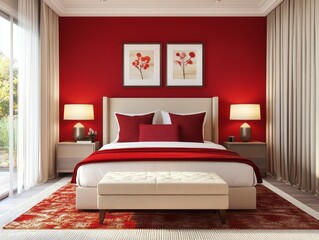 Red walls, sleek furniture and abstract art create a bold, contemporary bedroom design with a touch of elegance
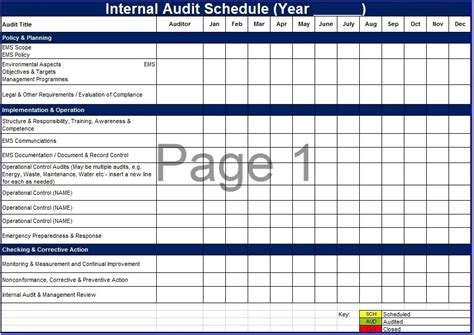 sample audit schedule templates printable samples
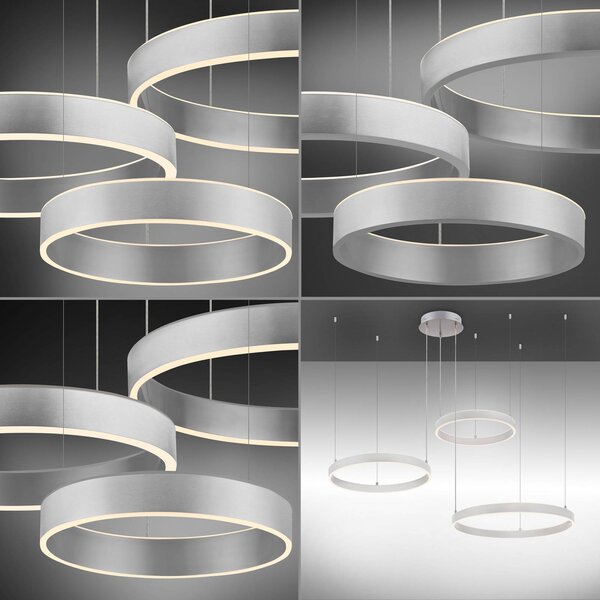 JUST LIGHT. GmbH Lampa wisząca Lilluti, możliwość ściemniania, aluminiowy / szary / cynkowy, salon / jadalnia, metal, nowoczesny
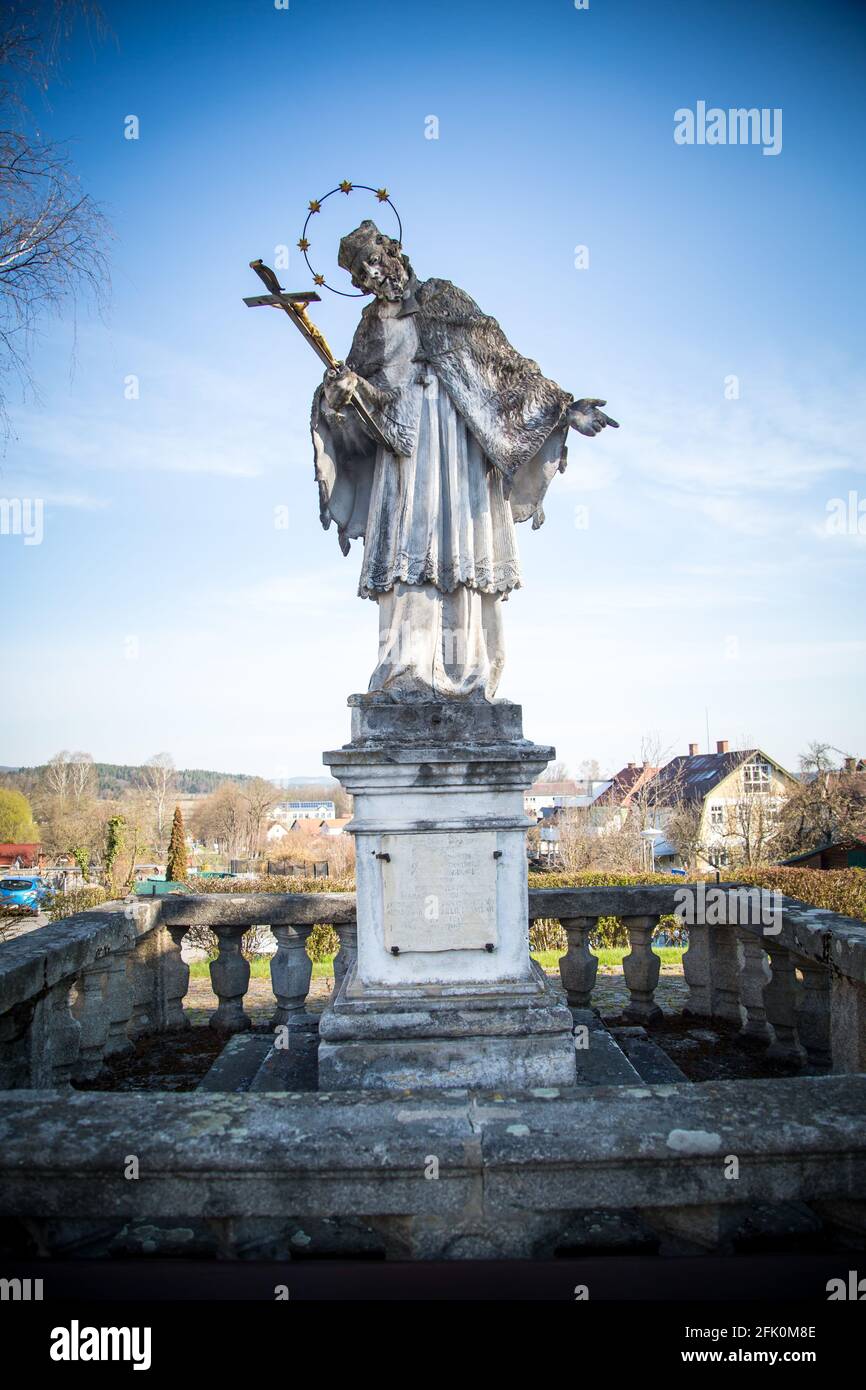 Statua del santo Giovanni di Nepomuk a Weitra, Waldviertel, Austria Foto Stock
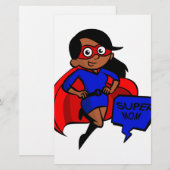 Schwarze Supermutter Briefpapier (Vorne/Hinten)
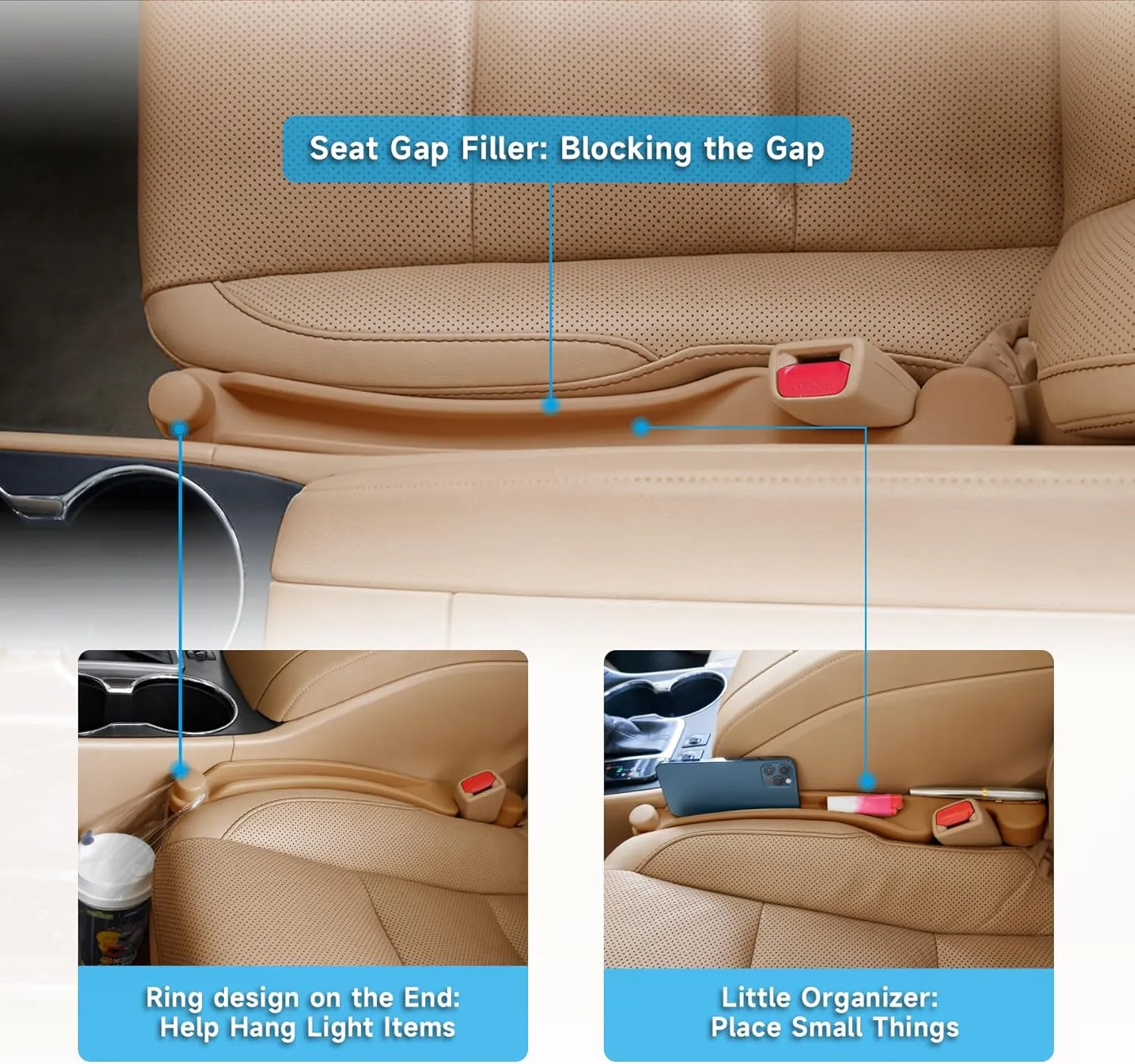 Car Seat Gap Filler Set of 2, Soft Foam Multifunctional Seat Side Gap Filler with Organizer & Hook Function, 3in1 Gap Stopper Universal Fit Car SUV Truck Fill The Gap Between Seat & Console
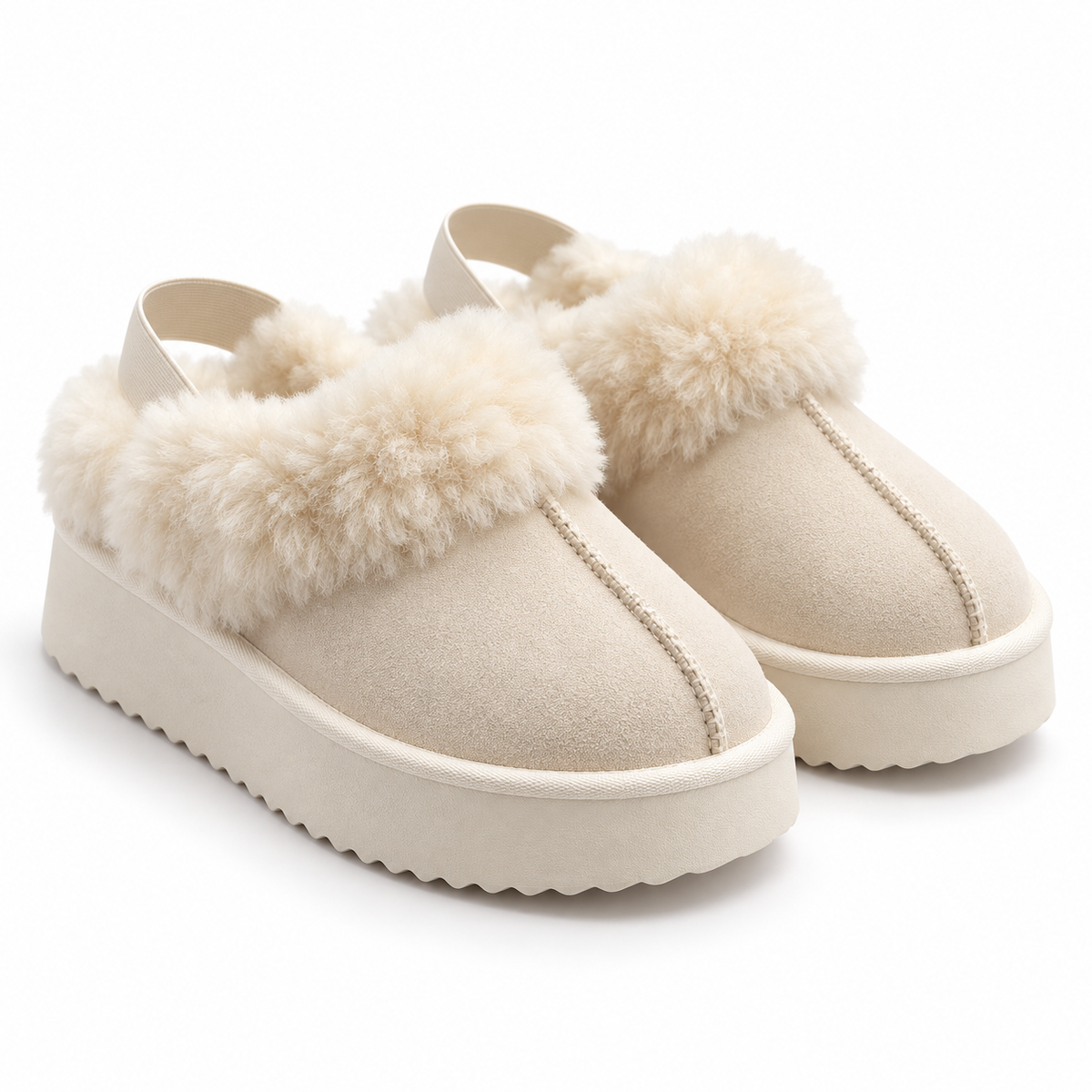 Suede Platform Slippers with Wool-Blend Lining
────────────────────
### Work required
Set every line of the records down again exactly, and exclude all pictures.

### Answer space
 Red walls, sleek furniture and abstract art create a bold, contemporary bedroom design with a touch of elegance
 sample audit schedule templates printable samples
 JUST LIGHT. GmbH Lampa wisząca Lilluti, możliwość ściemniania, aluminiowy / szary / cynkowy, salon / jadalnia, metal, nowoczesny
 Statua del santo Giovanni di Nepomuk a Weitra, Waldviertel, Austria Foto Stock
 Schwarze Supermutter Briefpapier (Vorne/Hinten)
 Car Seat Gap Filler Set of 2, Soft Foam Multifunctional Seat Side Gap Filler with Organizer & Hook Function, 3in1 Gap Stopper Universal Fit Car SUV Truck Fill The Gap Between Seat & Console
 Suede Platform Slippers with Wool-Blend Lining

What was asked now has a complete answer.